Sonuç olarak şöyle özetleyebilirim;

Türkiye'deki siyasal dalgalanmalar, sanat ve kültür üzerindeki etkisini her zaman gösterdi.

Türkiye'de medya, sanat ve kültürel üretim süreçleri ideolojik bölünmelere sahiptir.

Türkiye'de seküler, dindar ve milliyetçi kesimlerin sanat, kültür ve sinema alanlarındaki farklılaşmasının ardında yatan nedenler, tarihsel, ideolojik, politik ve sosyo kültürel dinamiklerin iç içe geçmesiyle açıklanabilir.

2000’lerden itibaren dindar-milliyetçi kesimin siyasi gücünün artmasıyla, kültürel alandaki hâkimiyet mücadelesi de değişti.

Seküler Kesim: Küresel sanat akımlarıyla entegrasyon (örneğin, Netflix prodüksiyonları) ve çok kültürlülük vurgusu yapılır. Sanatçılar, evrensel temalara odaklanır (kadın hakları, çevre sorunları).

Muhafazakar Kesim: Küreselleşmeyi "kültürel emperyalizm" tehdidi olarak görür.
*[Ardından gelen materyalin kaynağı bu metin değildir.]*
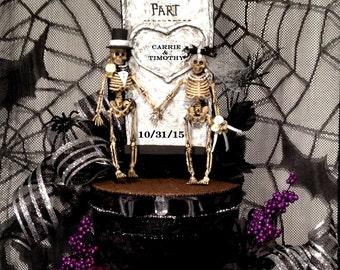 Skull wedding centerpiece,Goth,black wedding dress,skeleton bride and groom,halloween wedding,tombstone,personalized,custom,goth,decoration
Yerli ve milli değerleri korumayı amaçlayan sanat, Batılı normlara karşı bir direniş aracı haline gelir (örneğin, *Ayla* filmindeki milli duygular).

Gençlik ve Pop Kültür: Dindar gençler arasında İslami rap veya tesettürlü moda bloggerları gibi hibrit kültürel formlar yaygınlaşırken, seküler gençlik küresel pop kültürüne daha bütünleşmiş.

Türkiye'deki sanat ve kültürel faaliyetlerdeki farklılaşma, tarihsel kökenleri olan ideolojik, sosyolojik ve politik ayrımlarla bağlantılıdır. Ancak zaman içinde her iki kesimin de kültürel üretim süreçlerinde birbirine temas ettiği, etkileşimde bulunduğu ve değişim yaşadığı da görülmektedir. Özellikle dijital platformlar ve bağımsız sanat inisiyatifleri sayesinde, bu keskin ayrımların gelecekte daha esnek hale gelmesi muhtemeldir. Bu farklılaşma, Türkiye’nin modernleşme sürecindeki çelişkilerinden besleniyor. Seküler kesim, sanatı "özgürleştirici bir araç" olarak görürken; dindar-milliyetçi kesim, onu "kimlik inşası ve ahlaki dönüşüm" için kullanıyor. Politik iktidarın kültürel alana müdahalesi, bu kutuplaşmayı derinleştiriyor. Ancak son yıllarda, özellikle genç kuşaklar arasında bu keskin ayrımları aşan hibrit formların (örneğin, dini temaları modern sanatla birleştiren sergiler) ortaya çıkması, dinamik bir diyaloğun potansiyelini de gösteriyor.